Strategies to prevent, treat, and provoke Corynebacterium-associated hyperkeratosis in athymic nude mice

Abstract

Athymic nude mice infected with Corynebacterium bovis typically exhibit transient hyperkeratotic dermatitis. Our vivarium experienced an increased incidence of disease characterized by persistent skin lesions and increased mortality, leading to this study. For detection of infection, skin and buccal swab methods showed comparable sensitivities in nude mice. Various prevention, treatment, and eradication strategies were evaluated through clinical assessment, microbiology, and histopathology.
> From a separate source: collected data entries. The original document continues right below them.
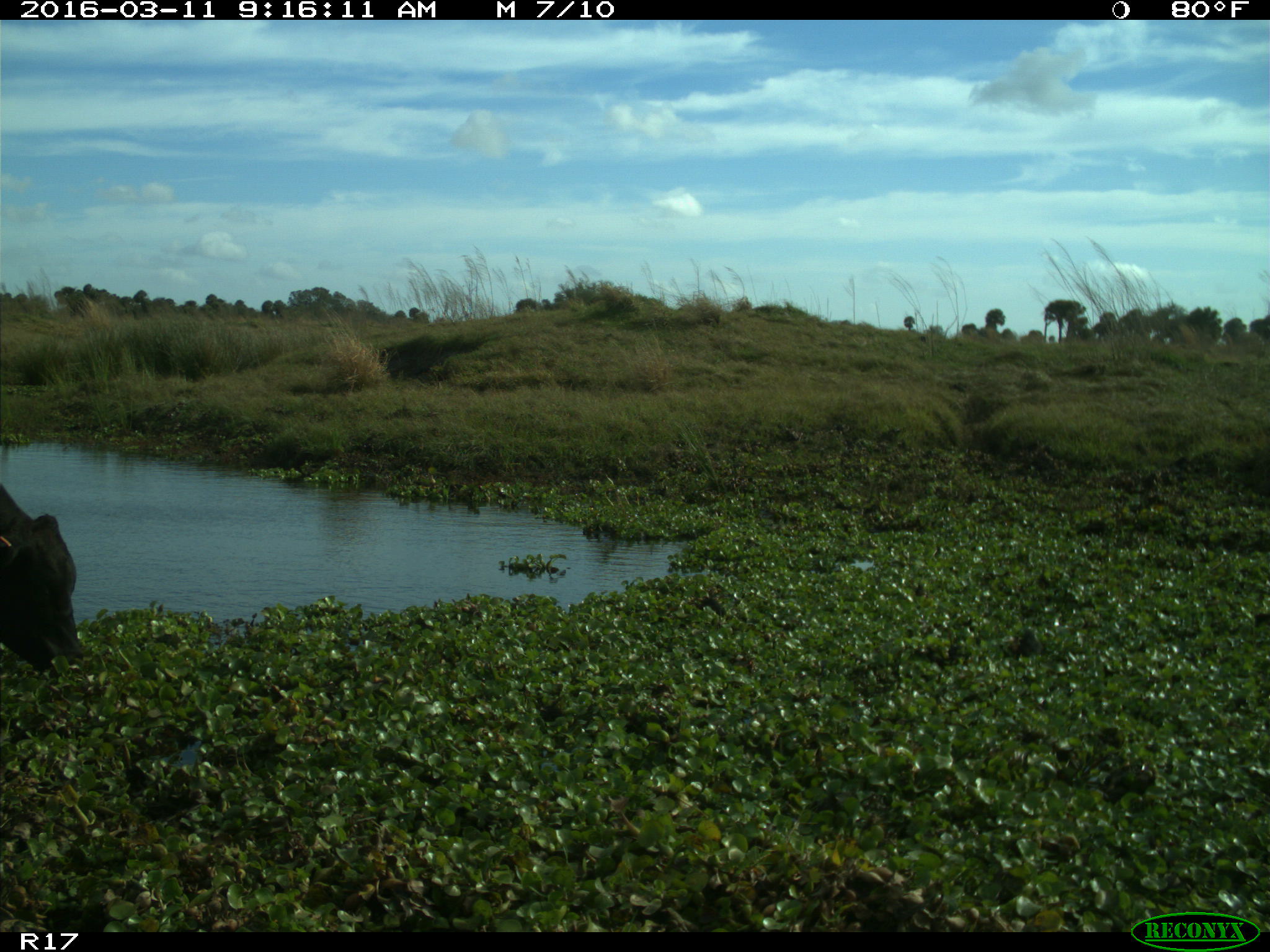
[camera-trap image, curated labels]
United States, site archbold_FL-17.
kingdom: Animalia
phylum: Chordata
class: Mammalia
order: Artiodactyla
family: Bovidae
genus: Bos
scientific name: Bos taurus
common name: domestic cow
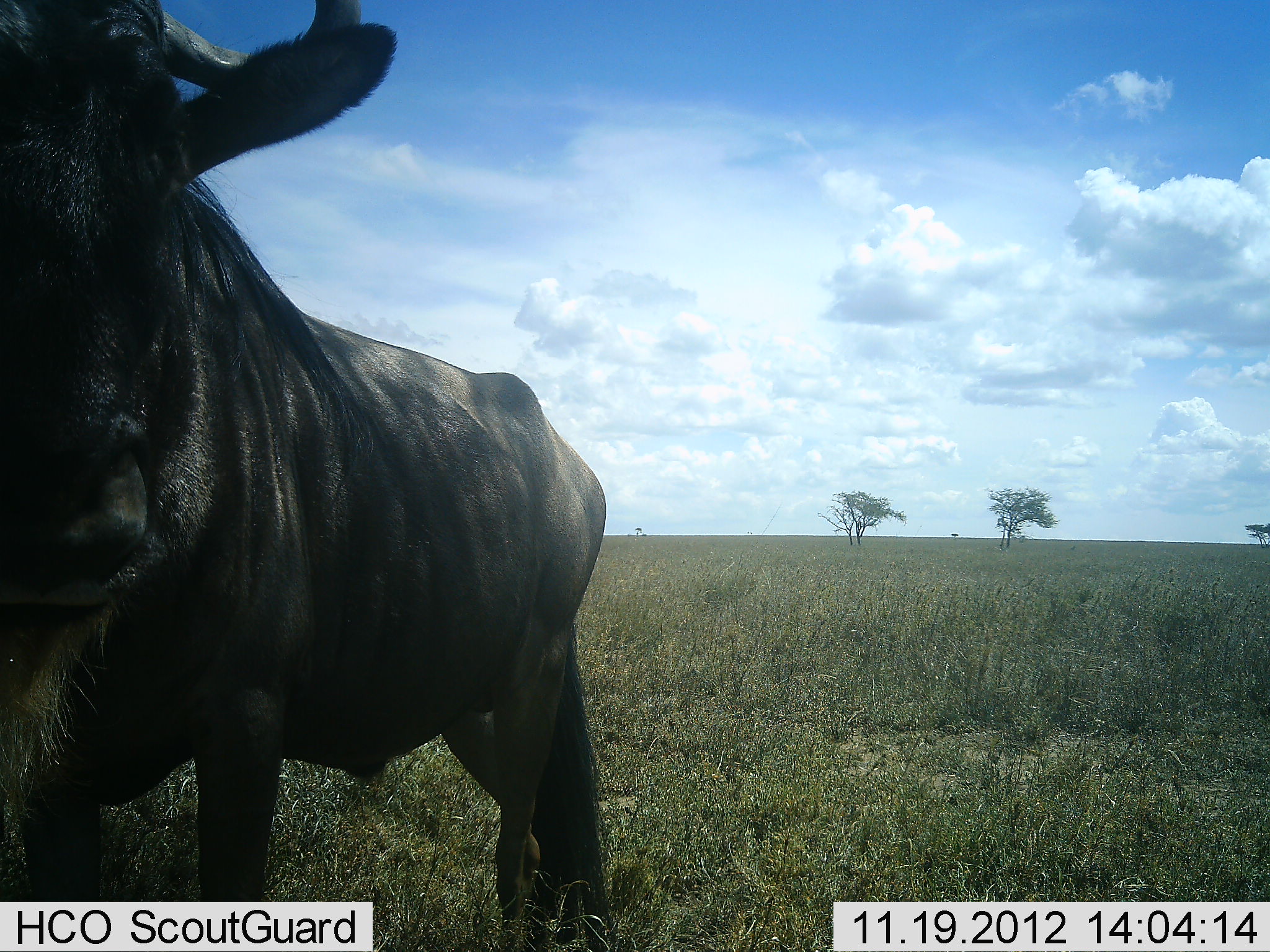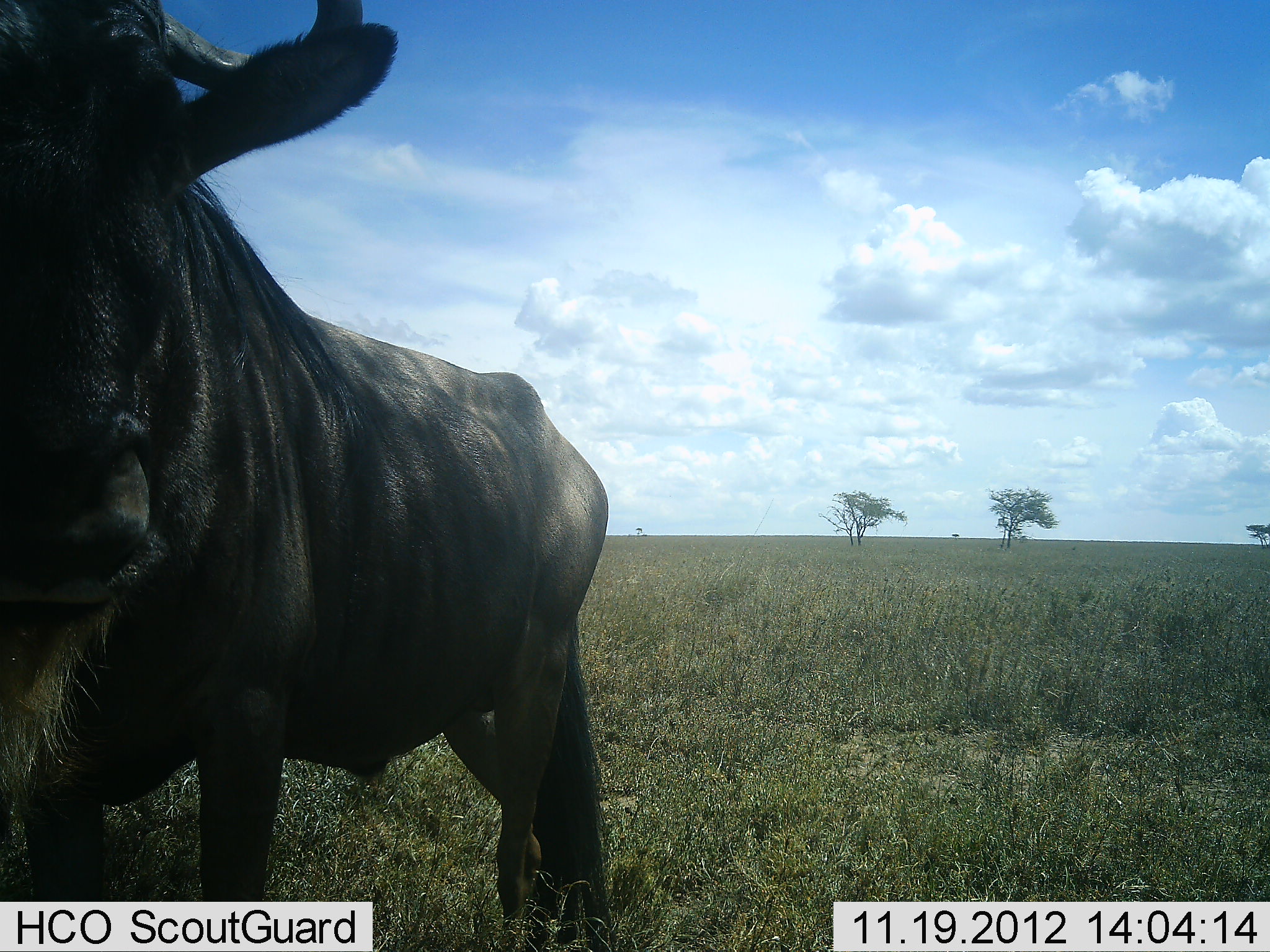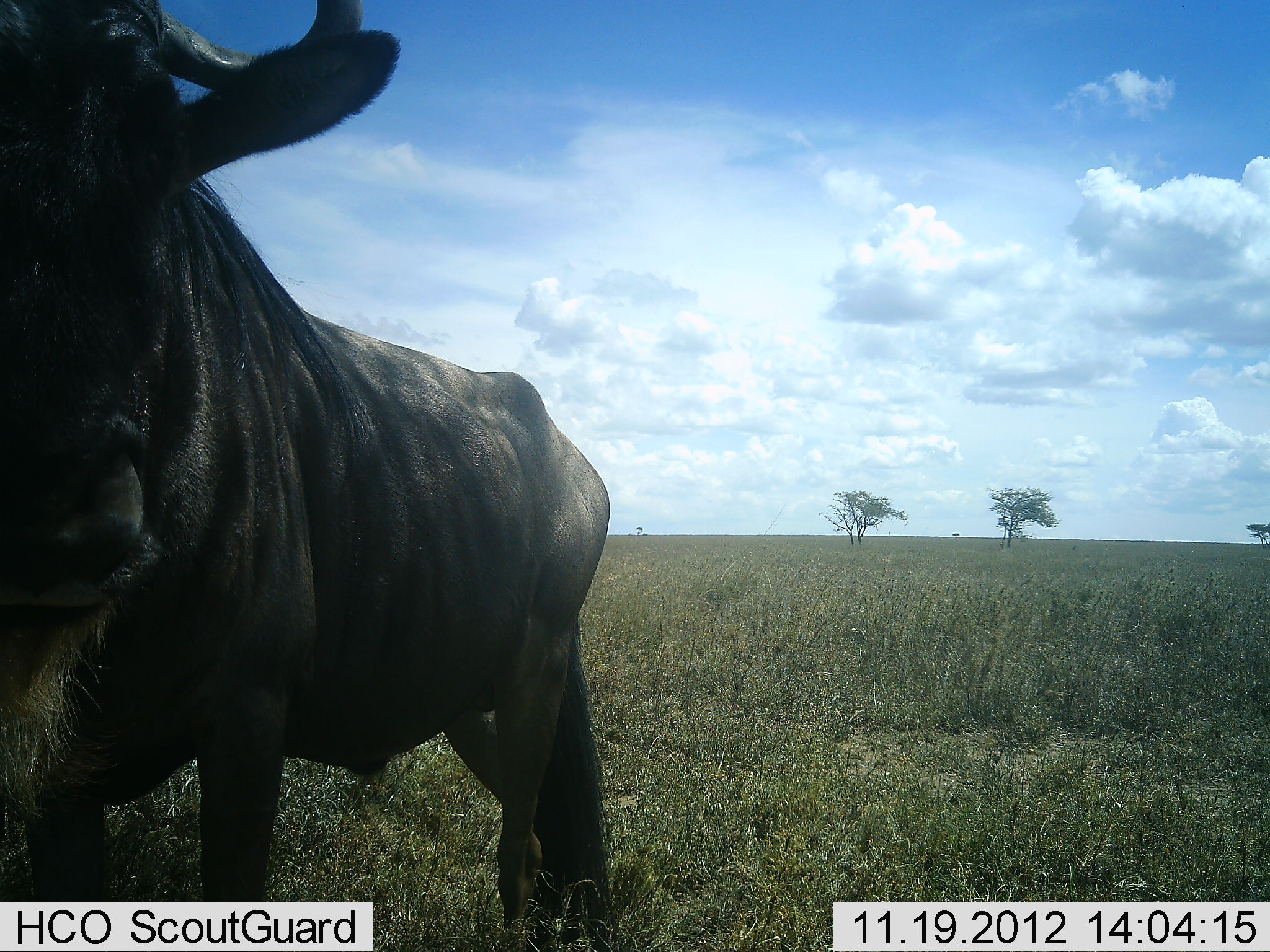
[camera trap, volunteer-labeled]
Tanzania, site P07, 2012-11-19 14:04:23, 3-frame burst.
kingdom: Animalia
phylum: Chordata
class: Mammalia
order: Artiodactyla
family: Bovidae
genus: Connochaetes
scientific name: Connochaetes taurinus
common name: blue wildebeest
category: wildebeest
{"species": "wildebeest (blue wildebeest) (Connochaetes taurinus)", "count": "1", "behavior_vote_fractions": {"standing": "90%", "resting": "0%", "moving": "10%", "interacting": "0%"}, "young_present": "0%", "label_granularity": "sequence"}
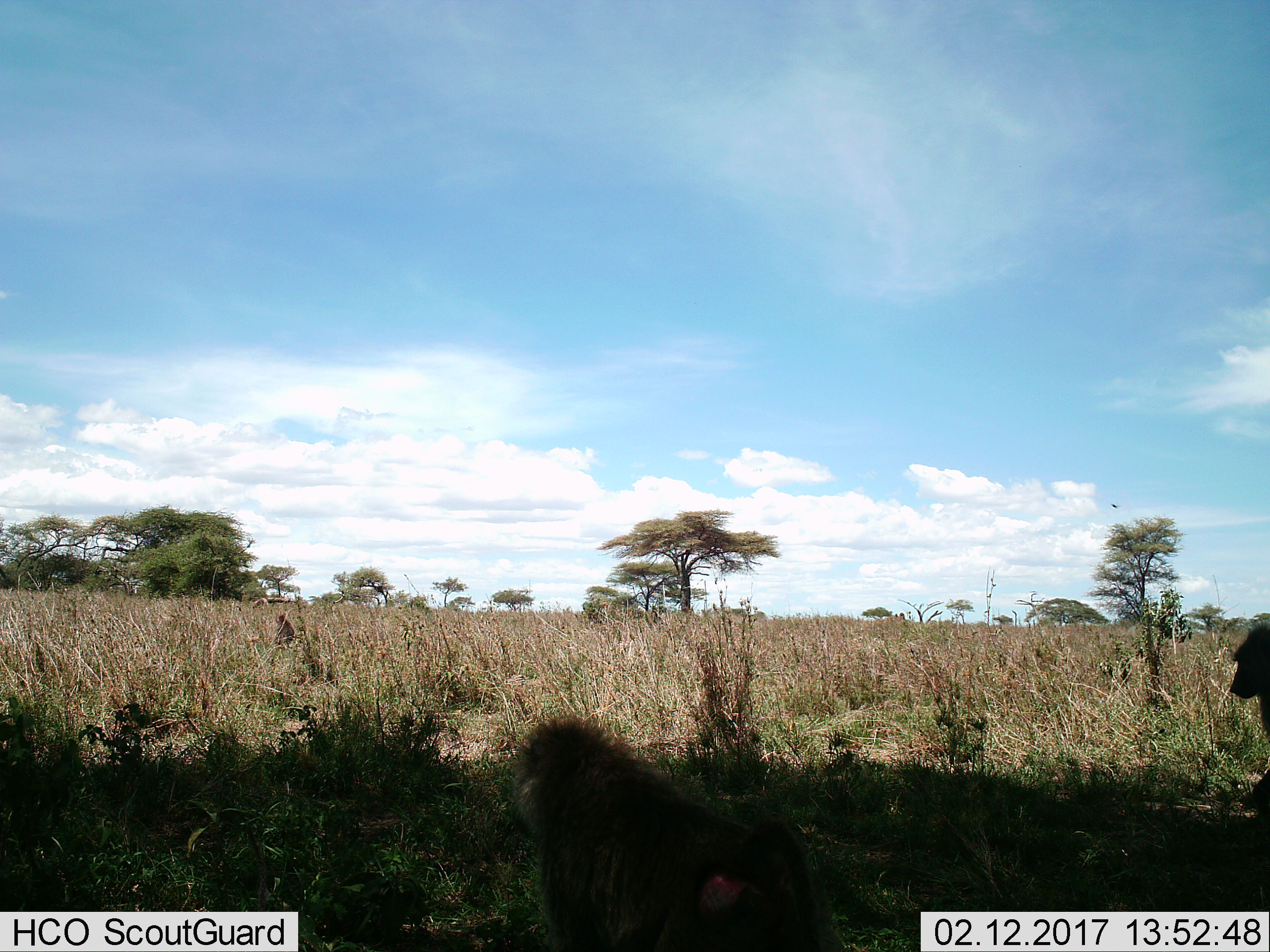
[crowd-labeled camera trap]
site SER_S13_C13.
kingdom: Animalia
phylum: Chordata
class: Mammalia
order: Primates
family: Cercopithecidae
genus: Papio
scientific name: Papio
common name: baboon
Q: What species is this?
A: Baboon (Papio).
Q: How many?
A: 2.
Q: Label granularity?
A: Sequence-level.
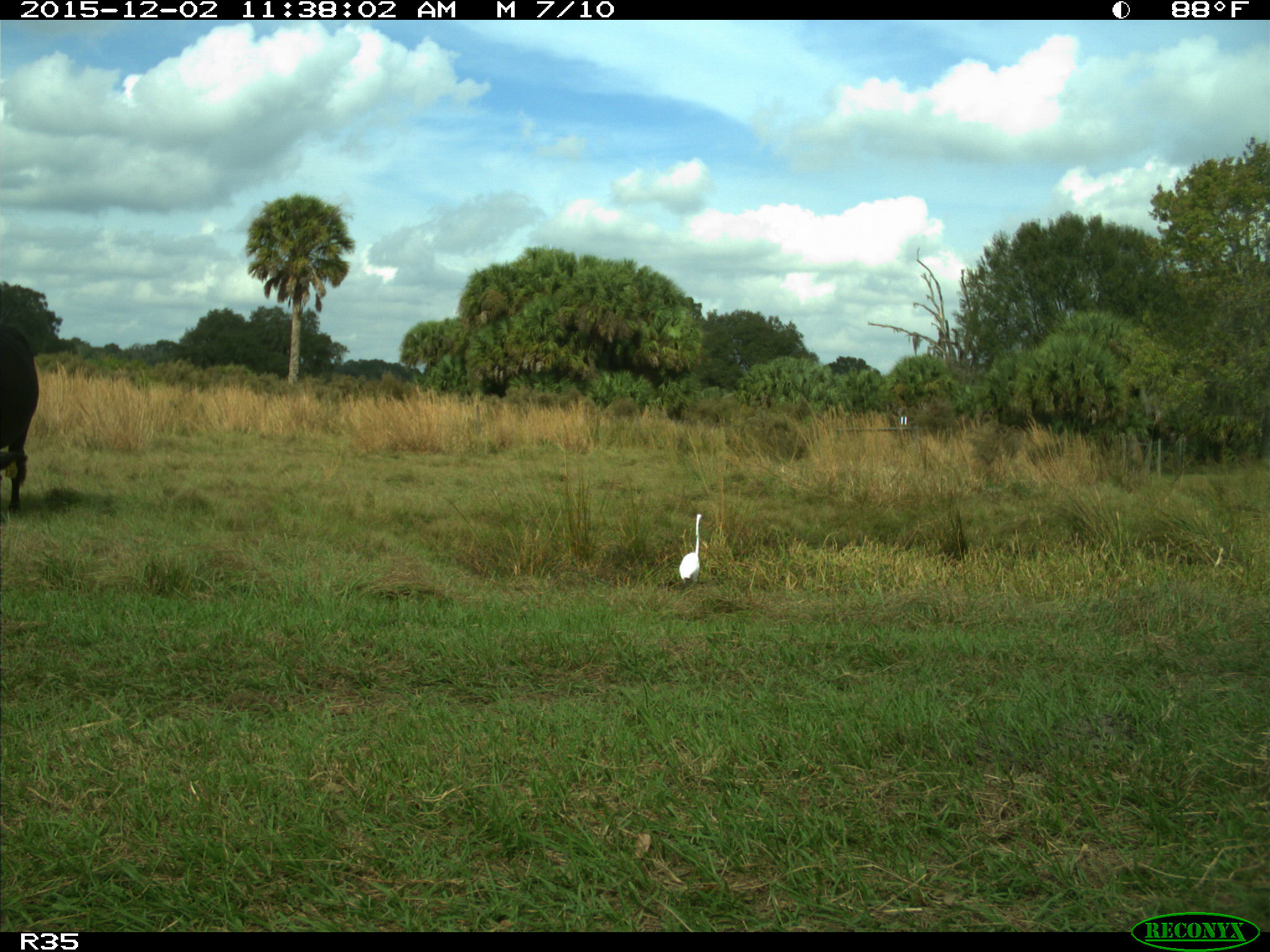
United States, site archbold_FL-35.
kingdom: Animalia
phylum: Chordata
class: Mammalia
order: Artiodactyla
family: Bovidae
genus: Bos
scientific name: Bos taurus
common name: domestic cow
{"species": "Bos taurus (domestic cow)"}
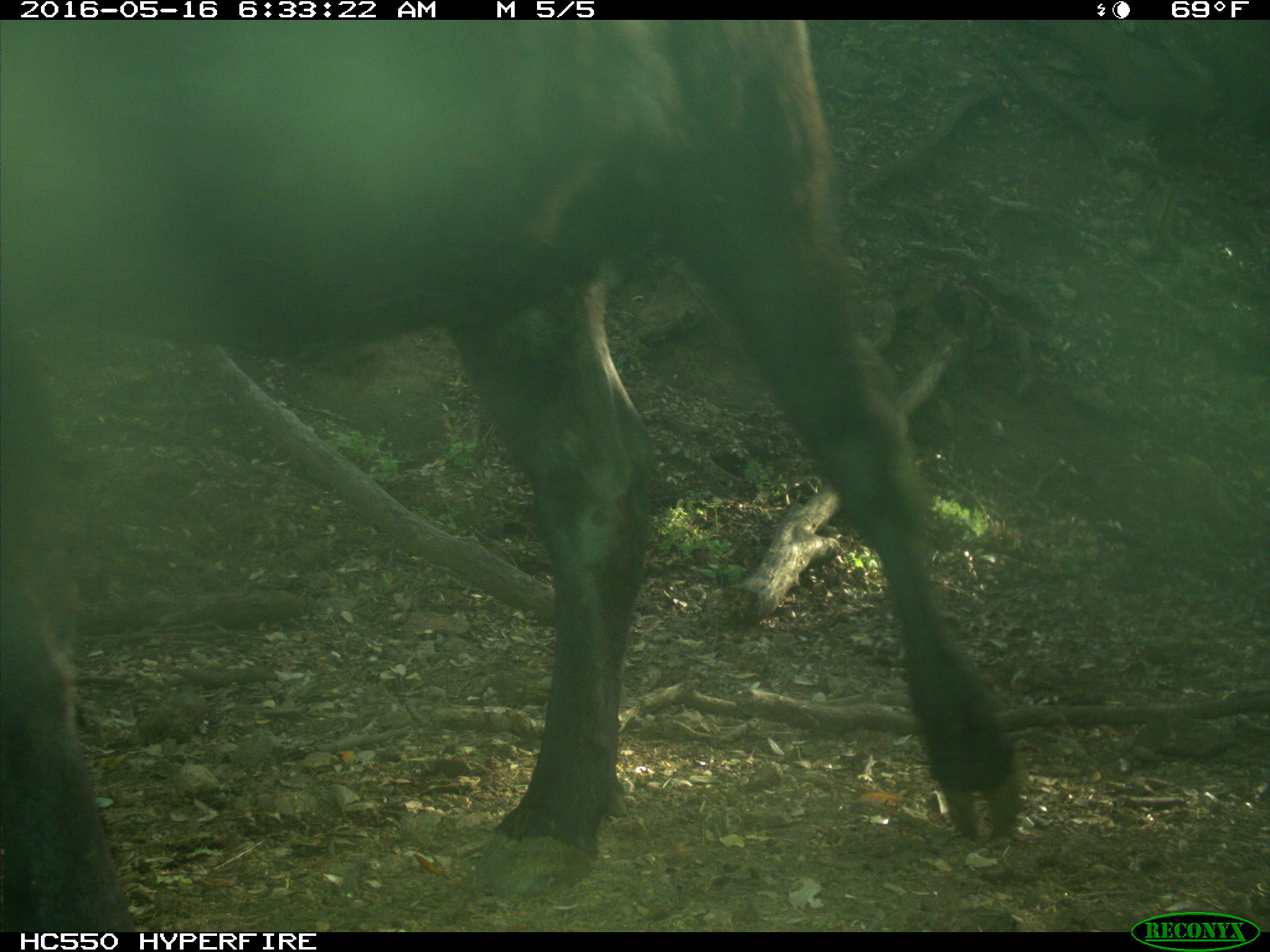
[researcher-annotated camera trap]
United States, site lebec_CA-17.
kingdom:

In experimentally naïve athymic nude mice, a 2-wk course of prophylactic amoxicillin-containing diet (1200 ppm amoxicillin; effective dose, 200 mg/kg) was ineffective at preventing infection or disease. There was also no significant difference in disease duration or severity in athymic nude mice that received amoxicillin diet or penicillin-streptomycin topical spray (penicillin, 2500 U/mL; streptomycin, 2500 μg/mL). Prolonged treatment with 4 or 8 wk of amoxicillin diet cleared only a small number of athymic nude mice that had subclinical C. bovis infections. Antibiotic sensitivity of C. bovis isolates demonstrated a small colony isolate with less susceptibility to all antibiotics compared with a large colony isolate. Resistance did not appear to develop after prolonged treatment with amoxicillin. Provocation testing by administration of cyclophosphamide (50 mg/kg i.p. every 48 to 72 h for 90 d) to subclinically infected athymic nude mice resulted in prolonged clinical disease that waxed and waned without progression to severe disease. Our findings suggest that antibiotic prophylaxis and treatment of clinical disease in experimentally naïve mice is unrewarding, eradication of bacterial infection is difficult, and severe disease associated with C. bovis is likely multifactorial.

Figure 1.

Growth of C. bovis on Columbia agar with 5% sheep blood. The small and large colony-types are distinguishable, measuring approximately 1 mm and 2 mm, respectively, in diameter.

Figure 2.

Skin; mouse. (A) Section of lesional skin demonstrating acanthosis (white asterisks; consistent with average epidermal cell thickness of 5), orthokeratotic hyperkeratosis (red arrows), and a mild infiltrate of lymphocytes and plasma cells with fewer mast cells and neutrophils within the superficial dermis (surrounding white crosses; consistent with inflammation score of 2). Hematoxylin and eosin stain; bar, 50 μm. (B) Section from periphery of lesional skin, demonstrating relatively normal epidermal thickness (yellow asterisks) and paucity of inflammatory cells within the dermis. Hematoxylin and eosin stain; bar, 50 μm.

Figure 3.

Skin; mouse. Intracorneal clusters of gram-positive, rod-shaped bacteria with fewer gram-positive cocci (red asterisk; consistent with bacterial burden score of 3). Modified Twort stain; bar, 20 μm.

Figure 4.

Classic manifestation of Corynebacterium-associated hyperkeratosis. Experimentally naïve mice typically display mild to moderate skin lesions (Grade 2 disease shown here) with white flakes adherent over the dorsum, ventrum, and muzzle.